У него было еще две жены, и они возненавидели Бинбин – за «огромные лапы», за отчаянную тоску по школе и друзьям. Она не ценила то, что было смыслом их существования, – милость господина, и каждый раз плакала, когда он даровал ей счастье, оставаясь на ночь в ее покоях.

Через месяц Бинбин совершила преступление: удрала назад в Шанхай. Брат отказался принять ее; мать кричала, что она навеки опозорила семью. От мужа приходили грозные телеграммы: «Если ты не вернешься, ты пожалеешь, что родилась на свет».

Бинбин остановилась у дальней родственницы. Зарабатывала уроками, переводила статьи из зарубежной прессы. У нее появились друзья среди художников и писателей.

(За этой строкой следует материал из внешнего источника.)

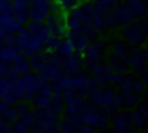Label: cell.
<instances>
[{
    "label": "cell",
    "instance_id": "obj_49",
    "mask_svg": "<svg viewBox=\"0 0 148 133\" xmlns=\"http://www.w3.org/2000/svg\"><path fill=\"white\" fill-rule=\"evenodd\" d=\"M6 71H8V64L3 62V61H0V76H5Z\"/></svg>",
    "mask_w": 148,
    "mask_h": 133
},
{
    "label": "cell",
    "instance_id": "obj_33",
    "mask_svg": "<svg viewBox=\"0 0 148 133\" xmlns=\"http://www.w3.org/2000/svg\"><path fill=\"white\" fill-rule=\"evenodd\" d=\"M5 120H6V123H14L15 120H16V117H18V114H16V111H15V108H12V106H9L8 110L5 111V114L2 115Z\"/></svg>",
    "mask_w": 148,
    "mask_h": 133
},
{
    "label": "cell",
    "instance_id": "obj_12",
    "mask_svg": "<svg viewBox=\"0 0 148 133\" xmlns=\"http://www.w3.org/2000/svg\"><path fill=\"white\" fill-rule=\"evenodd\" d=\"M49 14V8H43V6H30V19L31 21H37V22H45L46 16Z\"/></svg>",
    "mask_w": 148,
    "mask_h": 133
},
{
    "label": "cell",
    "instance_id": "obj_36",
    "mask_svg": "<svg viewBox=\"0 0 148 133\" xmlns=\"http://www.w3.org/2000/svg\"><path fill=\"white\" fill-rule=\"evenodd\" d=\"M93 3L99 5V6H101L102 9H105L107 12H108L111 8H114L116 5H119L117 0H93Z\"/></svg>",
    "mask_w": 148,
    "mask_h": 133
},
{
    "label": "cell",
    "instance_id": "obj_53",
    "mask_svg": "<svg viewBox=\"0 0 148 133\" xmlns=\"http://www.w3.org/2000/svg\"><path fill=\"white\" fill-rule=\"evenodd\" d=\"M145 98H147V99H148V90H147V92H145Z\"/></svg>",
    "mask_w": 148,
    "mask_h": 133
},
{
    "label": "cell",
    "instance_id": "obj_46",
    "mask_svg": "<svg viewBox=\"0 0 148 133\" xmlns=\"http://www.w3.org/2000/svg\"><path fill=\"white\" fill-rule=\"evenodd\" d=\"M8 123H6V120L0 115V132H8Z\"/></svg>",
    "mask_w": 148,
    "mask_h": 133
},
{
    "label": "cell",
    "instance_id": "obj_3",
    "mask_svg": "<svg viewBox=\"0 0 148 133\" xmlns=\"http://www.w3.org/2000/svg\"><path fill=\"white\" fill-rule=\"evenodd\" d=\"M104 49V43L99 40H93L92 43H89V46L82 52V56L86 59V62H96L101 58Z\"/></svg>",
    "mask_w": 148,
    "mask_h": 133
},
{
    "label": "cell",
    "instance_id": "obj_13",
    "mask_svg": "<svg viewBox=\"0 0 148 133\" xmlns=\"http://www.w3.org/2000/svg\"><path fill=\"white\" fill-rule=\"evenodd\" d=\"M39 72H42V74H43L49 81H52V80L58 78L61 74H62V70H61V68H56V67H53V65H51L49 62H46L45 67H43Z\"/></svg>",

– Мы тут вертимся в своей крошечной иностранной вселенной и не замечаем, что творится под нашим носом, – сказал Олман Нине. – В Шанхае собрался цвет китайской нации, интеллектуалы. Одних литературных обществ – великое множество. Здесь все есть – науки, искусства… Мы приехали со своей спесью учить уму-разуму дикарей – в цивилизацию, которой пять тысяч лет! Наши с вами предки в шкурах ходили, челюстью дикобраза размахивали, а здесь уже носили шелка и слагали поэмы.

Директор киностудии «Белая звезда» увидел Бинбин на вечеринке и предложил ей роль в новом фильме. Собственно, киностудии еще не было – так, пустой склад, режиссер, оператор и десяток актеров-любителей.

Бинбин долго сомневалась: играть на потеху публике – ниже пасть некуда. Но деньги были нужны, и она подписала контракт. Успех обернулся для нее бедой. Брат подал на Бинбин в суд: своим фиглярством она опорочила честь семьи и оскорбила память предков.

Если бы Олман не отстоял ее, Бинбин передали бы родственникам для расправы.

– Статус женщины в Китае настолько низкий, что родня может убить ее за нарушение традиций, – пояснил Тони. – Но мы договорились: Бинбин сменила настоящую фамилию на Хуа и поклялась, что никогда не будет упоминать о своих родственных связях.

– А как у нее с деньгами?

– Плохо. Проценты за фильм ей не платят.

– Я позову ее позировать для моих календарей, – объявила Нина.

3

Она долго думала, где бы ей переговорить с Бинбин. Звать к себе домой не хотелось: она до сих пор не навела там порядок после налета полиции. В ресторане? Нет, сначала будем зарабатывать деньги, а потом тратить.

По телефону договорились встретиться на Банде.

Нина пришла раньше, волновалась, ходила мимо стоявших у причала автомобилей. Как вести себя с Бинбин? Как с ровней? Или не терять достоинства белой леди? Уму непостижимо: она полтора года жила в Шанхае и ни разу не разговаривала с китайской женщиной, если не считать слуг.

На пристани кули выгружали бочки, на стройке нового здания таможни забивали сваи. Полицейский поймал на бегу оборванного китайчонка, который хотел сунуться к Нине с чашкой для милостыни, дал ему щелчка и велел убираться вон.

Солнце палило нещадно. Нина вертела на плече большой китайский зонт.

– Здравствуйте, – окликнул ее женский голос.

Бинбин не была красива в европейском смысле, но китайцы бросали на нее восхищенные взгляды. Грузчики толкали друг друга в бока и показывали на нее: «Смотри, смотри!»

Бинбин этого не замечала. На ней было зеленое шелковое платье с воротником-стойкой и застежкой набок, вроде китайское, но сшитое на западный манер – по фигуре. Две черные пряди завивались в колечки на щеках. Круглое лицо, тонкий рисунок бровей, тонкий разрез глаз с яркими белками.

Нина не знала, то ли подавать ей руку, то ли нет. Может, у них это не принято? Олман говорил, что китайцы не терпят прикосновений чужих людей.

– Может, пойдем в парк, там и обсудим наши дела? – предложила Нина.

– Вы что, забыли? Собакам и китайцам вход в городской парк воспрещен.